_GIVEN INSTRUCTION_
Copy every one of the following entries word for word, changing nothing.

- - - -

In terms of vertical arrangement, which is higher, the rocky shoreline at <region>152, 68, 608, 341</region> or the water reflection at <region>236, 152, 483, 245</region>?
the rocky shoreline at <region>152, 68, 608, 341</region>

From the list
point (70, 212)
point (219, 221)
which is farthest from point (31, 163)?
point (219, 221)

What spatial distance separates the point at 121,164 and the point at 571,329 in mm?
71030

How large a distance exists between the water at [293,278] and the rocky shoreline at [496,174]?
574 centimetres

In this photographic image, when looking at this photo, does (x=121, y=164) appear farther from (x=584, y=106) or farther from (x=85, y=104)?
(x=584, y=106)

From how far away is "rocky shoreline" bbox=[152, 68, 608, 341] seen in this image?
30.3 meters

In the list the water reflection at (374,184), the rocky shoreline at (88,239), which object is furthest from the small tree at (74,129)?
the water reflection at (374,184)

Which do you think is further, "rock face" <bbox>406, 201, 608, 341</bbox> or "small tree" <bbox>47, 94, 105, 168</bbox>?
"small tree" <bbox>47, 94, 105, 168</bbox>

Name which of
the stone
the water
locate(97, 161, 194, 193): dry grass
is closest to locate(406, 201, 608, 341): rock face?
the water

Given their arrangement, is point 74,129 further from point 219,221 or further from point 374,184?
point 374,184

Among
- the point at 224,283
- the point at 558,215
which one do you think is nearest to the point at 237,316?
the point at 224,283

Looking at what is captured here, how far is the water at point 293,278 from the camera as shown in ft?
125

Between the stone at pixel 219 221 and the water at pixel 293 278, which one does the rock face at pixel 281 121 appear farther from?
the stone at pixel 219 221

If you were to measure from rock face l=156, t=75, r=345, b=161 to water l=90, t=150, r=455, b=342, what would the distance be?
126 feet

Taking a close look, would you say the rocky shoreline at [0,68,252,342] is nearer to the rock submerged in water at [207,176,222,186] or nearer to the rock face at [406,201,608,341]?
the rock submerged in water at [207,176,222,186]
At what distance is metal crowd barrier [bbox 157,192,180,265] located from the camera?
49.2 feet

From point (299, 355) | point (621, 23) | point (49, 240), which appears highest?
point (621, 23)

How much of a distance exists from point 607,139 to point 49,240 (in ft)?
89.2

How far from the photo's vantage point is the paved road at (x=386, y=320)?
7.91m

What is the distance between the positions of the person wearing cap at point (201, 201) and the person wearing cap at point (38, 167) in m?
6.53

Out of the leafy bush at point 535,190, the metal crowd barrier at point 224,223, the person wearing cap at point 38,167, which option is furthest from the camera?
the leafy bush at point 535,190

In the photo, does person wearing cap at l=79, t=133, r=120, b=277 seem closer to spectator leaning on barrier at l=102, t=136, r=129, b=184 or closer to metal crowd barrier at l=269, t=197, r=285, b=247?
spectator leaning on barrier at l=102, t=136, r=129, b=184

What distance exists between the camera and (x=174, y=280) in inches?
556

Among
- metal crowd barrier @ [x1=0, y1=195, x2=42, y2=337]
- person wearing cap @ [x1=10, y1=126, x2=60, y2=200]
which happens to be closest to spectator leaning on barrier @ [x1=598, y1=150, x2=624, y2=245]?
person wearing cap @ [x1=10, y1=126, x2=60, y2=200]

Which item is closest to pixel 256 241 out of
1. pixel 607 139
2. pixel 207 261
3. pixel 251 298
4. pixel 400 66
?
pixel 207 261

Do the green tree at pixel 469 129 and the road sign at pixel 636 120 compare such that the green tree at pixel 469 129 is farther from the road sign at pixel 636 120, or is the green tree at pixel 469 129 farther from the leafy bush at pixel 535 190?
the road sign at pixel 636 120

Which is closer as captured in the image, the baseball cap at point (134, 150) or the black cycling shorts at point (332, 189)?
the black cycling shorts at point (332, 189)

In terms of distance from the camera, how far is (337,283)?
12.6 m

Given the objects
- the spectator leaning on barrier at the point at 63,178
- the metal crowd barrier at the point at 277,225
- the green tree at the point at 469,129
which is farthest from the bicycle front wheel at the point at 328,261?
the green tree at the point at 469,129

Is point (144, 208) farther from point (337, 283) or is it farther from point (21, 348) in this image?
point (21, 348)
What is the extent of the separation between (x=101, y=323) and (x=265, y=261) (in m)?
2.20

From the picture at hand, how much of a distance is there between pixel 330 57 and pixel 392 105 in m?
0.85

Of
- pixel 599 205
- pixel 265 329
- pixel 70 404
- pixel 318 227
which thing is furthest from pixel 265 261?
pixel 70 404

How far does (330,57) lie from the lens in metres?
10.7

- - - -

_REPLY_
In terms of vertical arrangement, which is higher, the rocky shoreline at <region>152, 68, 608, 341</region> or the water reflection at <region>236, 152, 483, 245</region>?
the rocky shoreline at <region>152, 68, 608, 341</region>

From the list
point (70, 212)
point (219, 221)
which is farthest from point (31, 163)?
point (219, 221)

What spatial distance separates the point at 121,164 and the point at 571,329 in mm?
71030

How large a distance exists between the water at [293,278] and the rocky shoreline at [496,174]?
574 centimetres

In this photographic image, when looking at this photo, does (x=121, y=164) appear farther from (x=584, y=106) or farther from (x=85, y=104)?
(x=584, y=106)

From how far away is "rocky shoreline" bbox=[152, 68, 608, 341] seen in this image?
30.3 meters

In the list the water reflection at (374,184), the rocky shoreline at (88,239), which object is furthest from the small tree at (74,129)?
the water reflection at (374,184)

Which do you think is further, "rock face" <bbox>406, 201, 608, 341</bbox> or "small tree" <bbox>47, 94, 105, 168</bbox>?
"small tree" <bbox>47, 94, 105, 168</bbox>

Name which of
the stone
the water
locate(97, 161, 194, 193): dry grass
is closest to locate(406, 201, 608, 341): rock face?
the water

Given their arrangement, is point 74,129 further from point 219,221 or further from point 374,184?
point 374,184

Among
- the point at 224,283
- the point at 558,215
which one do you think is nearest to the point at 237,316?
the point at 224,283

Looking at what is captured here, how far is the water at point 293,278 from the camera as shown in ft?
125

Between the stone at pixel 219 221 and the water at pixel 293 278, which one does the rock face at pixel 281 121 appear farther from?
the stone at pixel 219 221

If you were to measure from rock face l=156, t=75, r=345, b=161 to water l=90, t=150, r=455, b=342, what would the distance be?
126 feet

Taking a close look, would you say the rocky shoreline at [0,68,252,342] is nearer to the rock submerged in water at [207,176,222,186] or nearer to the rock face at [406,201,608,341]?
the rock submerged in water at [207,176,222,186]
At what distance is metal crowd barrier [bbox 157,192,180,265] located from the camera?
49.2 feet

From point (299, 355) | point (621, 23) | point (49, 240), which appears highest?
point (621, 23)

How much of a distance exists from point 607,139 to point 49,240 (in ft)?
89.2

How far from the photo's vantage point is the paved road at (x=386, y=320)?
7.91m

What is the distance between the positions of the person wearing cap at point (201, 201) and the person wearing cap at point (38, 167) in m?
6.53

Out of the leafy bush at point 535,190, the metal crowd barrier at point 224,223, the person wearing cap at point 38,167, which option is furthest from the camera?
the leafy bush at point 535,190

In the photo, does person wearing cap at l=79, t=133, r=120, b=277 seem closer to spectator leaning on barrier at l=102, t=136, r=129, b=184 or closer to metal crowd barrier at l=269, t=197, r=285, b=247?
spectator leaning on barrier at l=102, t=136, r=129, b=184

What distance exists between the camera and (x=174, y=280) in inches?
556

Among
- metal crowd barrier @ [x1=0, y1=195, x2=42, y2=337]
- person wearing cap @ [x1=10, y1=126, x2=60, y2=200]
which happens to be closest to spectator leaning on barrier @ [x1=598, y1=150, x2=624, y2=245]?
person wearing cap @ [x1=10, y1=126, x2=60, y2=200]

Which item is closest to pixel 256 241 out of
1. pixel 607 139
2. pixel 207 261
3. pixel 251 298
4. pixel 400 66
?
pixel 207 261

Do the green tree at pixel 469 129 and the road sign at pixel 636 120 compare such that the green tree at pixel 469 129 is farther from the road sign at pixel 636 120, or is the green tree at pixel 469 129 farther from the leafy bush at pixel 535 190?
the road sign at pixel 636 120

Which is closer as captured in the image, the baseball cap at point (134, 150) or the black cycling shorts at point (332, 189)?
the black cycling shorts at point (332, 189)

In terms of distance from the camera, how far is (337,283)?
12.6 m

Given the objects
- the spectator leaning on barrier at the point at 63,178
- the metal crowd barrier at the point at 277,225
- the green tree at the point at 469,129
which is farthest from the bicycle front wheel at the point at 328,261?
the green tree at the point at 469,129

Is point (144, 208) farther from point (337, 283) or is it farther from point (21, 348) in this image?
point (21, 348)
What is the extent of the separation between (x=101, y=323) and (x=265, y=261) (in m)?
2.20

From the picture at hand, how much of a distance is there between pixel 330 57 and pixel 392 105 in m?
0.85

Of
- pixel 599 205
- pixel 265 329
- pixel 70 404
- pixel 318 227
which thing is furthest from pixel 265 261?
pixel 70 404

How far does (330,57) lie from the lens in metres?
10.7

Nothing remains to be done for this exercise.